All I Know

New Year’s Fitness: MyFitnessPal.com and Racing Weight

It’s a great time to  be alive:  we have ubiquitous connectivity to ubiquitous storage and reference.  Apps of fabulous utility are everywhere, making it easier to track some of the critical variables in your life.  At the extreme, life blogging apps can help people identify what it is in their lives that stimulates asthma attacks, or contributes to depression.  At the simpler end of the spectrum, just looking up data has never been easier.  You can snap a picture of your someone’s outfit, and instantly be advised of where you can get the garments and what a good price might be.

We established in the past that the only way to lose weight is to generate a calorie deficit. My Fitness Pal (myfitnesspal.com) makes it simpler than ever to track your calorie (and carb, fat, protein, etc., etc.) intake, and it factors in your exercise.  For a features list:

  • Broad availability of foods by brand name, as well as homemade.  You can store your own, but I doubt you’ll need to
  • Recalls your foods for easy access
  • Allows input via barcode entry (scan the candy bar label and it registers in your food diary)
  • Calculates an intake target for you based on your critical parameters
  • Allows you to enter your exercise; has some ability to calculate calories burned.
  • Offers useful and attractive standard reports and graphs
  • Forecasts future weight based on your intake

In short, it consolidates a number of tools that I used to do manually or have to aggregate from different sites.

While you can do it all with the app for phone or tablet, I like the website best.  I have done most of these things manually in the past, and more recently in using several different applications or websites.  Having most of it all together is really helpful and a huge time saver.  I just started and am pleased with my success.  A friend who has been using it for just a few months has lost 16 pounds and looks great!

Like everything these days, there is a social aspect to it, meaning that you can attach your friends and see their progress as they can see yours.  Debbie, Jordan our daughter, and I are dabbling with that and it seems helpful a little; I can imagine scenarios in which it would be a very useful feature.  Similarly, there is a blog feature that appears to grant you a fully functional fitness blog that I believe is available to the public, for FREE! (see below).

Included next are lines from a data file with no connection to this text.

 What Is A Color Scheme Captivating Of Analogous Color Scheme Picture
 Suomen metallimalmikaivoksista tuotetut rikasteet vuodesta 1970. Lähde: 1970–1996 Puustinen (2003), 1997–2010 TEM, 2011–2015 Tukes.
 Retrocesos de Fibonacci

There are canned reports that Debbie enjoys; I don’t use them.  I think, in fact, that there is a pile of functionality that is available, I just haven’t discovered it yet or haven’t had time to fiddle with it.

As a systems guy, I can’t get over how much functionality you get for FREE FREE FREE.  The interfaces are completely intuitive, excellently prepared, and aesthetically pleasing.  It has some advertising that does not impose on the use experience at all.  I hope they are making a ton of money.

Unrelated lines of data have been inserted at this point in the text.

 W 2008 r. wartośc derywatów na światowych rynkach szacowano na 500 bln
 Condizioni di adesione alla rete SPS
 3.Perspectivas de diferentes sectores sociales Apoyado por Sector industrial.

So, you need to create a calorie deficit, and myfitnesspal can help you track it.  But what to eat?

I reached for Racing Weight about a year ago after reading reviews and promos for it. My recollection is that between the various news stories, magazine articles, and earnest books about how to get weight and fitness results you want, I just didn’t know what I should and shouldn’t be eating anymore.

If you don’t get anything else, get this:  Racing Weight is geared toward people who work out a lot.  It’s geared a lot more toward performance and fueling than it is toward weight loss for casual exercisers that are trying to reduce.

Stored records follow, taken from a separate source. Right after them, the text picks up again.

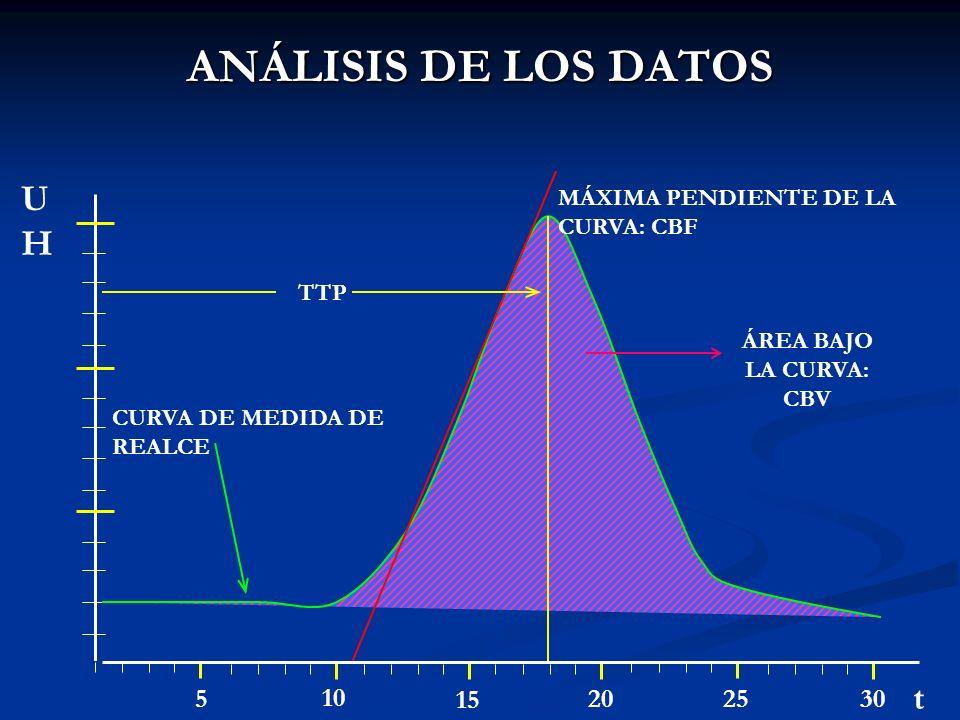 ANÁLISIS DE LOS DATOS UH t 5 10 15 20 25 30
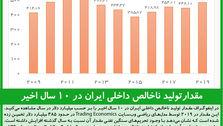 مقدارتولید ناخالص داخلی ایران در ۱۰ سال اخیر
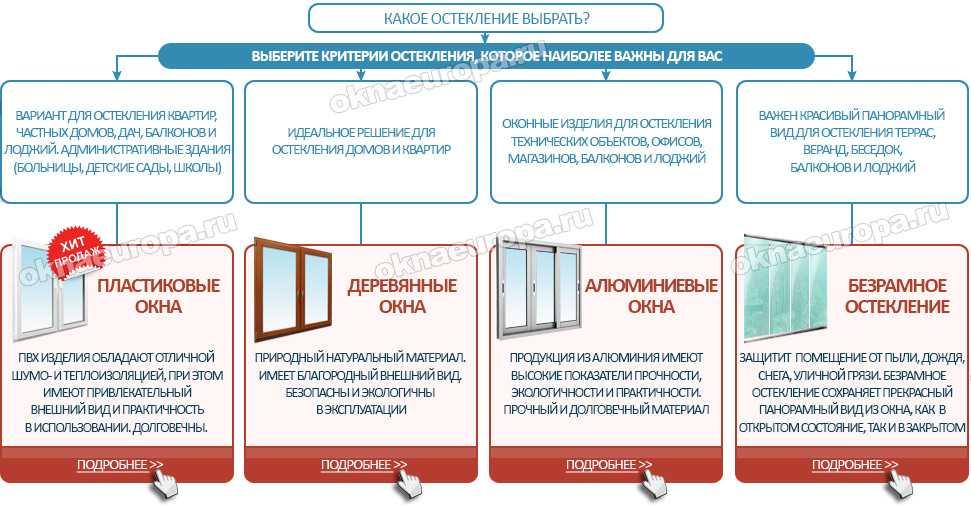Как выбрать пластиковые окна правильно - рекомендации експертов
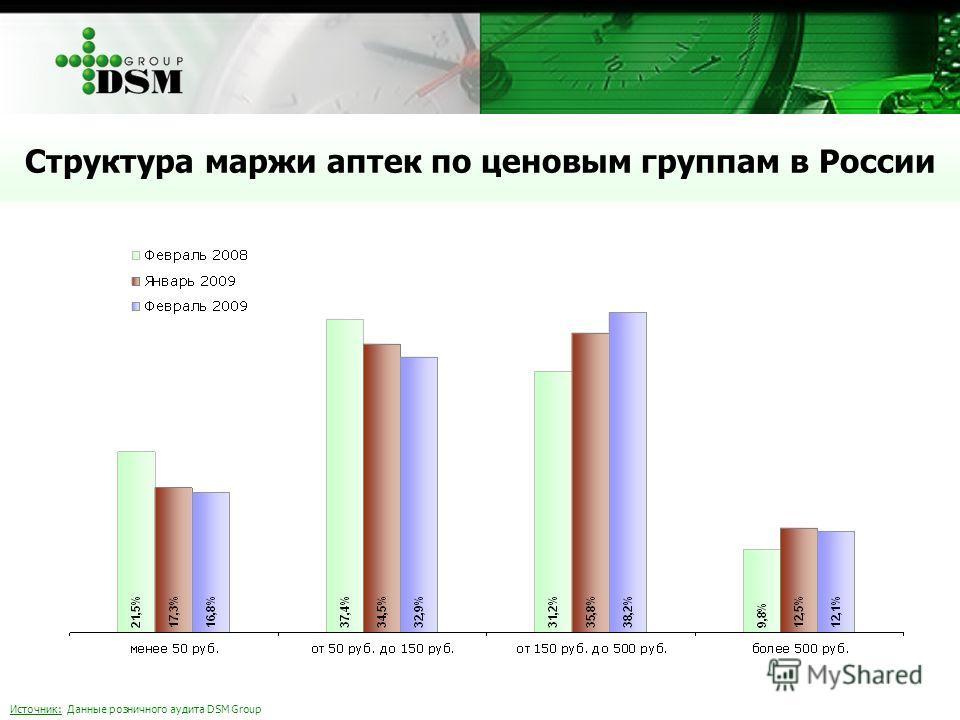 Источник: Данные розничного аудита DSM Group Структура маржи аптек по ценовым группам в России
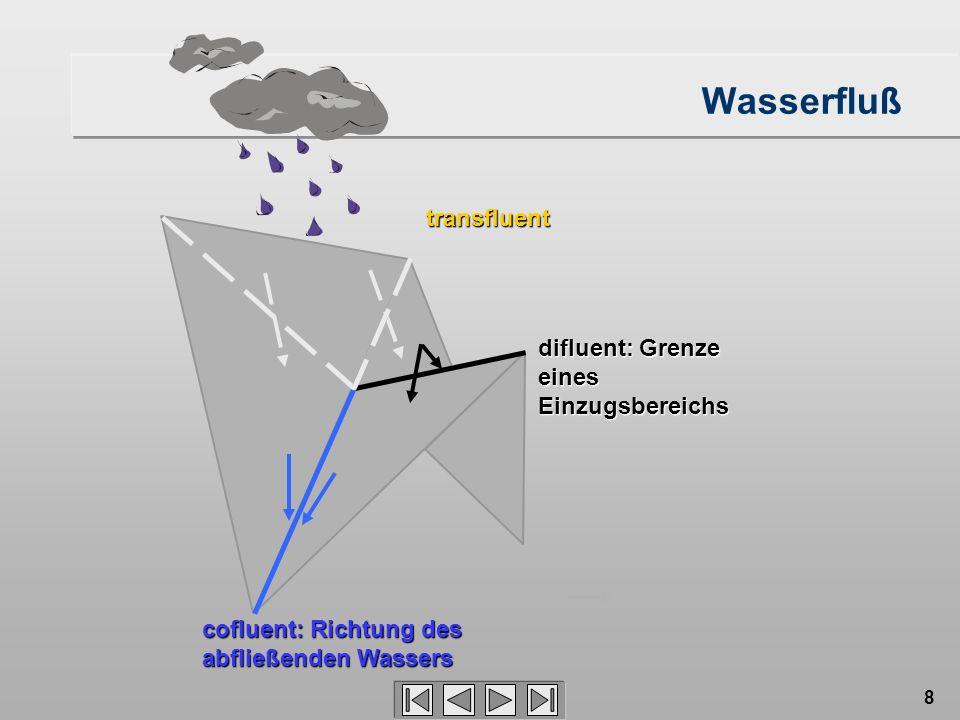 Wasserfluß transfluent difluent: Grenze eines Einzugsbereichs
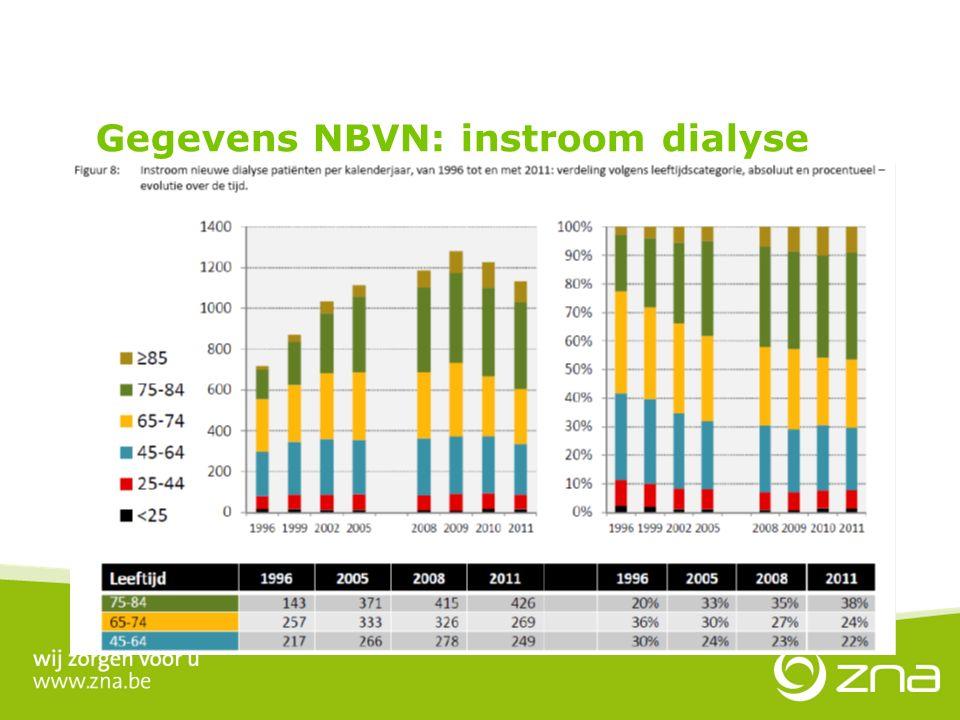 30 jaar PD in ZNA Gegevens NBVN: instroom dialyse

I liked this book so much I bought it twice, one e-book, and one paper one (grumble, grumble.  That’s another essay.).  I believe the author is a very able scientist, and I will avail myself of a lot that he has to say.  I have used some features of the book to very good effect.  However….

Even when the book and I were at our sympatico best, there was something that still just didn’t add up about the numbers.  The principal feature of the book is a scoring system for foods that is pretty simple.  One thing it does that others don’t is factoring that your fourth serving of whatever food group is not only not good for you like the first was, but is even bad for you.  The scoring is easy, intuitive, logical, somewhat even somewhat forgiving. However, even when I followed it closely, I was not hitting targets for my overall calorie intake or carbohydrate intake (I was under).  So, lulled into complacency about the overall volume of calories I was consuming, I ate a diverse diet featuring a ton of carbs.  When my training wasn’t burning thousands of calories a day, I started gaining, because all those whole wheat bagels and all that peanut butter, which scored me big points with Racing Weight, were costing me my calorie deficit.

I’m still trying to reconcile the calorie intake levels (myfitnesspal vs. Racing Weight); myfitnesspal makes intuitive sense to me, and I take the point the Racing Weight makes, which is that endurance athletes seldom consume enough carbohydrate for peak performance when left to their own devices.  I think after I have used myfitnesspal to help me get back to my racing weight, I will turn my attention to getting enough carbs while monitoring the calorie intake, with an eye on performance vs. carbs.  Simple, no?